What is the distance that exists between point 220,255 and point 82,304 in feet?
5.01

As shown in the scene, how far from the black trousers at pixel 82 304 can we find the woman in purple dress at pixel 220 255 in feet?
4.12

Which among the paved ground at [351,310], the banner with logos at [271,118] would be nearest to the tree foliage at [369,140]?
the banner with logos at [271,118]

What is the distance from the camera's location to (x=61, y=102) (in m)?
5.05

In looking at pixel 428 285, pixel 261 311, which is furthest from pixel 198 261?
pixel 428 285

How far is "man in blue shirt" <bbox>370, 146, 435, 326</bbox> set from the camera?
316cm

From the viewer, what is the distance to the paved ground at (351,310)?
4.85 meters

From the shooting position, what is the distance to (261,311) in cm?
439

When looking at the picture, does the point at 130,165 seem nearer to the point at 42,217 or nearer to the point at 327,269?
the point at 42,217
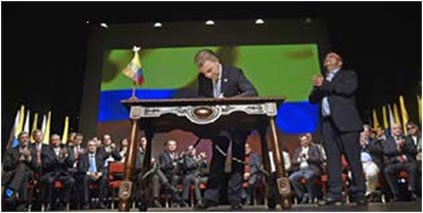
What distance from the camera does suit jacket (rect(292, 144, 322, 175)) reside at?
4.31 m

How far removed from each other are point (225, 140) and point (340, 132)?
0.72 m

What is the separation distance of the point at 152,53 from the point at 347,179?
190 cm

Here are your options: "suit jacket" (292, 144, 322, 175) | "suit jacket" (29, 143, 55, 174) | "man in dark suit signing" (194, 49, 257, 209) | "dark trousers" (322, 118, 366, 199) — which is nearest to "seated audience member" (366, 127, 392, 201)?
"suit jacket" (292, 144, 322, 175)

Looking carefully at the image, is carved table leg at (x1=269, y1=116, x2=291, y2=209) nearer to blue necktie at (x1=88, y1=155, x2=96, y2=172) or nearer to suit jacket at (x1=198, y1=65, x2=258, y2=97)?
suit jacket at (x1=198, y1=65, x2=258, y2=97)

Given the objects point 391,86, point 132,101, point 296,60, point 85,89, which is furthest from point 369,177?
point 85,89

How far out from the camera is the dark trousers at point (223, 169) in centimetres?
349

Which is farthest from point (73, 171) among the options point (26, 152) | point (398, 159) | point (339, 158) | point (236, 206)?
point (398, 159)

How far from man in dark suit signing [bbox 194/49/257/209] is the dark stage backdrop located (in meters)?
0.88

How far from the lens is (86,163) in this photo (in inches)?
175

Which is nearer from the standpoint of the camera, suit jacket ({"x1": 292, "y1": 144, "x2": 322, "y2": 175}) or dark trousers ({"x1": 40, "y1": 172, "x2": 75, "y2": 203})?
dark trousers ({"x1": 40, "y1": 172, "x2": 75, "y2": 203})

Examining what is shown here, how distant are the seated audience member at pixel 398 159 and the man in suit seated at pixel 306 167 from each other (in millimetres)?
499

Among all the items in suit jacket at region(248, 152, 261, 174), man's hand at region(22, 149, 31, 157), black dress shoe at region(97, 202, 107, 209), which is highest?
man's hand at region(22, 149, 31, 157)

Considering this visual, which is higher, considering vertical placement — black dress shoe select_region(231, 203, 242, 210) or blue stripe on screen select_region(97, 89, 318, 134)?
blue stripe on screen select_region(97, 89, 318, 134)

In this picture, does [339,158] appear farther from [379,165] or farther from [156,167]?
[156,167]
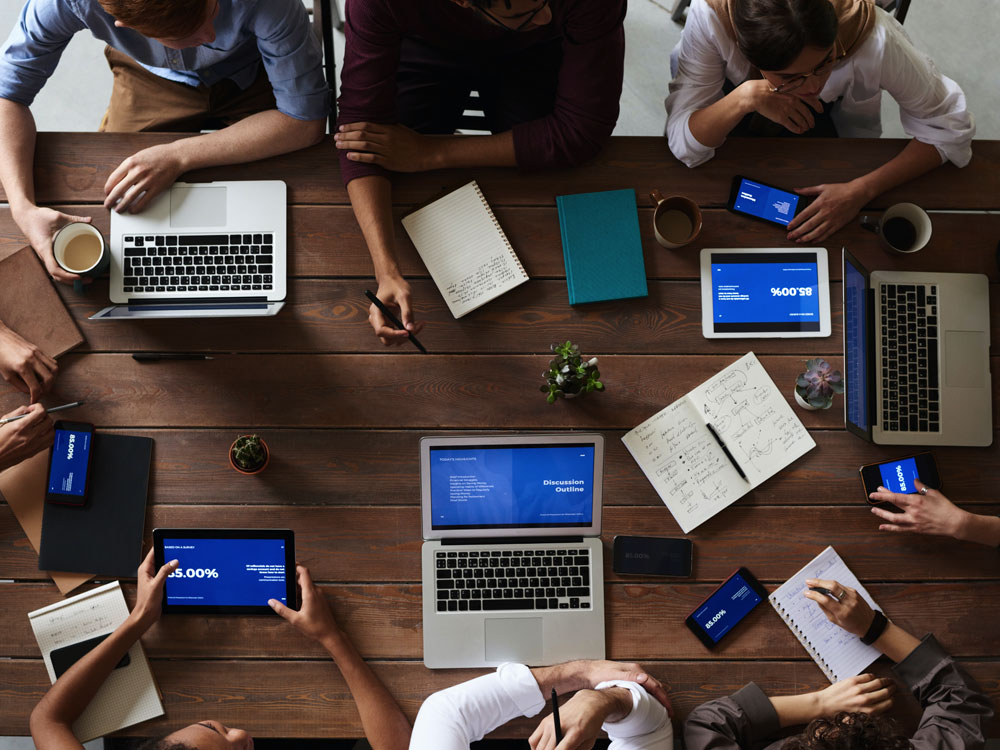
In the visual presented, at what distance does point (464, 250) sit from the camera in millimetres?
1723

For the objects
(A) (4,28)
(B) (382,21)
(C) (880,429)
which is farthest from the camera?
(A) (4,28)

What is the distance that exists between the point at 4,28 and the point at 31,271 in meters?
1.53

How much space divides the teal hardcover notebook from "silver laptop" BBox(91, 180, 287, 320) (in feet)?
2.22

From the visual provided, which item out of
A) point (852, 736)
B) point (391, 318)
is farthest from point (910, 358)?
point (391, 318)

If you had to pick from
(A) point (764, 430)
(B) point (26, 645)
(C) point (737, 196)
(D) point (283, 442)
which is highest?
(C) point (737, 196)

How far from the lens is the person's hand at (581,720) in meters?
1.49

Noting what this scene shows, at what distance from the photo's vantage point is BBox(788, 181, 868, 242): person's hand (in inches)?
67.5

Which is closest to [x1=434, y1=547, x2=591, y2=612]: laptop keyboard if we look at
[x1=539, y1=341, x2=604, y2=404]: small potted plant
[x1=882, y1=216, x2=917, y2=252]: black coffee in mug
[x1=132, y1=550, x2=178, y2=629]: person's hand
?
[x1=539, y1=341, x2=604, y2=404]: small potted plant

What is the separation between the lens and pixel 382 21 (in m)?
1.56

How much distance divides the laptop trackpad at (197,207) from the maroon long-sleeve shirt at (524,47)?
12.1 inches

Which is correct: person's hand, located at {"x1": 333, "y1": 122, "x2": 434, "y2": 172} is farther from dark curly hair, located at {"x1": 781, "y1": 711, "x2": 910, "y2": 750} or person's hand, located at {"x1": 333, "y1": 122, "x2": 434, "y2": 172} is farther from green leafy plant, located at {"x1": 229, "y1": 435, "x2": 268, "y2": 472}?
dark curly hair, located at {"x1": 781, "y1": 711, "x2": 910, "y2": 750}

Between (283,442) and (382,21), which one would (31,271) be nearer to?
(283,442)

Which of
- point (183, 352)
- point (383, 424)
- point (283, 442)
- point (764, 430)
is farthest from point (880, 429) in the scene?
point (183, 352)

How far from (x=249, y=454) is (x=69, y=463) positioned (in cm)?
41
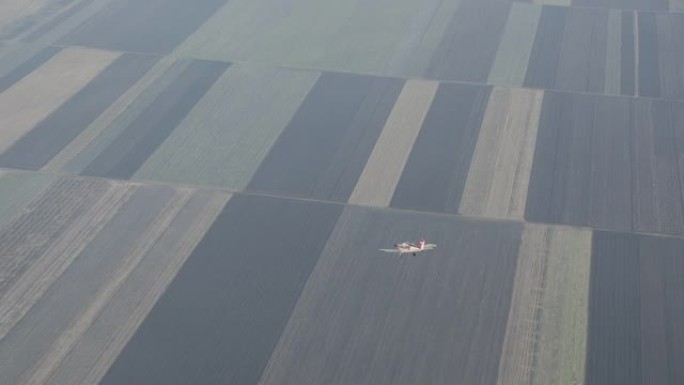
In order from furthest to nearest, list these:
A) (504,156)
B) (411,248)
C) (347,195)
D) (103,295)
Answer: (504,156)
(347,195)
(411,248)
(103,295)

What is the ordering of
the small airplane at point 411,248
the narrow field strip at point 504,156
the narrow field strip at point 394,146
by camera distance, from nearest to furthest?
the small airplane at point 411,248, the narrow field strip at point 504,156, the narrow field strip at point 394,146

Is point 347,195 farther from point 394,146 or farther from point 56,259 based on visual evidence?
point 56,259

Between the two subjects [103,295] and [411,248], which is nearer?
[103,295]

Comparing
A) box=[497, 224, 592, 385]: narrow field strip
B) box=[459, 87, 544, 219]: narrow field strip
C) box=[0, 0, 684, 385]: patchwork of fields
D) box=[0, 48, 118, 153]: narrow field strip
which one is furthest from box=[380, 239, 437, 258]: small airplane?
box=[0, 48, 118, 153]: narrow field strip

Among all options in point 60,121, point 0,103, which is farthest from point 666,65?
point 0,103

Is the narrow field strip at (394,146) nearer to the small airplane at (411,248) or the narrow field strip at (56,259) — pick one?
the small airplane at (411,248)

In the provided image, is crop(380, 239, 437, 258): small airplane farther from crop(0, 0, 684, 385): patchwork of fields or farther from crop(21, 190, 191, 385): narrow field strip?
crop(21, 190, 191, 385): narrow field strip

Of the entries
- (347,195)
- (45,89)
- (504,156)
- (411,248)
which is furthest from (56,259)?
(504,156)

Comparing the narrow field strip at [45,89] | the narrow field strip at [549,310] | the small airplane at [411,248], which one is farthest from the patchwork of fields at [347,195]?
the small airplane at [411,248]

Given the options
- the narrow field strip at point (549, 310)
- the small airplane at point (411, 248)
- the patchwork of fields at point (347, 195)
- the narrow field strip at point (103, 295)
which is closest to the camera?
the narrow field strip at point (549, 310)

────────────────────

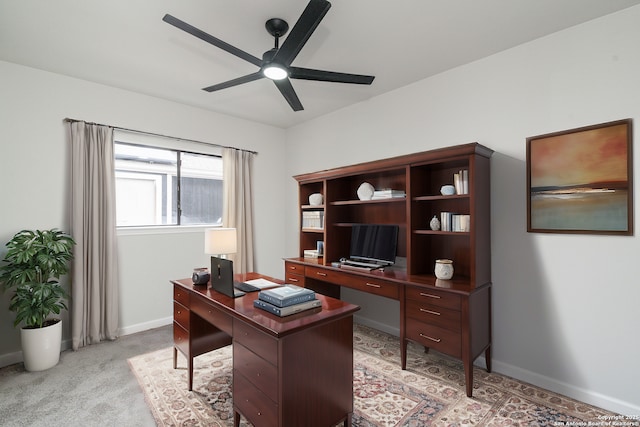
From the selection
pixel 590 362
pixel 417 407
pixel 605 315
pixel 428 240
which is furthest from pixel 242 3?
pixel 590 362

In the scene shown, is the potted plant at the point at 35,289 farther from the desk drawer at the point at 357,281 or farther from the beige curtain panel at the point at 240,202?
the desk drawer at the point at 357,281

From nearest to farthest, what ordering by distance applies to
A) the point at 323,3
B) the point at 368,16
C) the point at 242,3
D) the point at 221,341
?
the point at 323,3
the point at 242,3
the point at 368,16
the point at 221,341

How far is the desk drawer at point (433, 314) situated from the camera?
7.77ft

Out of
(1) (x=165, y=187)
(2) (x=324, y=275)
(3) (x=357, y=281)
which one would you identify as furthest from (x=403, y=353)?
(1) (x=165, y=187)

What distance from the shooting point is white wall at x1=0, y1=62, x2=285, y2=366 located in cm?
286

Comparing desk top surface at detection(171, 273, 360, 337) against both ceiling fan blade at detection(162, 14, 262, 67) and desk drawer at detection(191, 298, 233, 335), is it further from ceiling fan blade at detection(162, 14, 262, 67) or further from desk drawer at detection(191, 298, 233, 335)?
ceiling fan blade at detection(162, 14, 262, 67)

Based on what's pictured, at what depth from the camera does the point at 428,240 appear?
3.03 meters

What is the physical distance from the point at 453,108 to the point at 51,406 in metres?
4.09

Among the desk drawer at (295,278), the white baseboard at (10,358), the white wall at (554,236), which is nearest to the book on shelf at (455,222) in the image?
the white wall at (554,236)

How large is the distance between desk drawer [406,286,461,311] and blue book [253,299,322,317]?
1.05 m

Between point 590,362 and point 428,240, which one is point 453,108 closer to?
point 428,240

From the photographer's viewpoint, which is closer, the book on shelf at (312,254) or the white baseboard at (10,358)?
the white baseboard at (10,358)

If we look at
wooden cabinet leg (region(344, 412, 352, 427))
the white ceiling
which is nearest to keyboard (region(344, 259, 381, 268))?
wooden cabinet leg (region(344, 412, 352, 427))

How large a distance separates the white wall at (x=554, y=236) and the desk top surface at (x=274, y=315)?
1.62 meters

────────────────────

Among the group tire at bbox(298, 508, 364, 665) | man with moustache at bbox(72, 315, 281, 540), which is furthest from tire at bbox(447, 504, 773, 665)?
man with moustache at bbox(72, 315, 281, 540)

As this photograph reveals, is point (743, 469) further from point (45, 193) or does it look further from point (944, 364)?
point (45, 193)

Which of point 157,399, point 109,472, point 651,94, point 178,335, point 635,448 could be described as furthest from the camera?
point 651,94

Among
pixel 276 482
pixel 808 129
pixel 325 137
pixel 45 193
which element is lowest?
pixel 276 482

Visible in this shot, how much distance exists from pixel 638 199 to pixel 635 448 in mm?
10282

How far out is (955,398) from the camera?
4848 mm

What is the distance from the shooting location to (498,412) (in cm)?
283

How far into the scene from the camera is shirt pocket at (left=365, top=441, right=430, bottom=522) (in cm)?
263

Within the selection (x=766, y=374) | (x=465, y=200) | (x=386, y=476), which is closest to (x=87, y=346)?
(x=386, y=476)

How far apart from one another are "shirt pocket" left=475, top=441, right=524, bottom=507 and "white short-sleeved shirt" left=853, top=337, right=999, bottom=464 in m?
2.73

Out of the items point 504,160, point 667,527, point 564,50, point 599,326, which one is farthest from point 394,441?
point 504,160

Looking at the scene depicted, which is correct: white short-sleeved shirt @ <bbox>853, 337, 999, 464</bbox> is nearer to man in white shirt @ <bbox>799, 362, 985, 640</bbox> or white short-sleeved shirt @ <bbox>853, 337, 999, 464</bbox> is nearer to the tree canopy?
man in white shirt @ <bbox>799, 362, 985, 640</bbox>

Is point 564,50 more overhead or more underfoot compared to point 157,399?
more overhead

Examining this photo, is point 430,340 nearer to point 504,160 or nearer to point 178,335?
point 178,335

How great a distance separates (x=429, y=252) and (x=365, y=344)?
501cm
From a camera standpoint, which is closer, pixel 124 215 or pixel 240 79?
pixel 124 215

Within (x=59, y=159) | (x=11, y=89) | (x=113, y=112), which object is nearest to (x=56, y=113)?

────────────────────

What is being asked: Update the listing from the line containing "Is point 564,50" through the line containing "Within (x=59, y=159)" by changing "nearer" to "closer" and leaving everything else the same. Return only those lines.

Exercise response:
Is point 564,50 more overhead or more underfoot compared to point 157,399?
more overhead

Examining this photo, is point 430,340 closer to point 504,160 or closer to point 178,335?
point 178,335

How great a distance separates (x=429, y=252) and (x=365, y=344)?
501cm
From a camera standpoint, which is closer, pixel 124 215 or pixel 240 79?
pixel 124 215

Within (x=59, y=159) | (x=11, y=89) | (x=113, y=112), which object is nearest to (x=56, y=113)?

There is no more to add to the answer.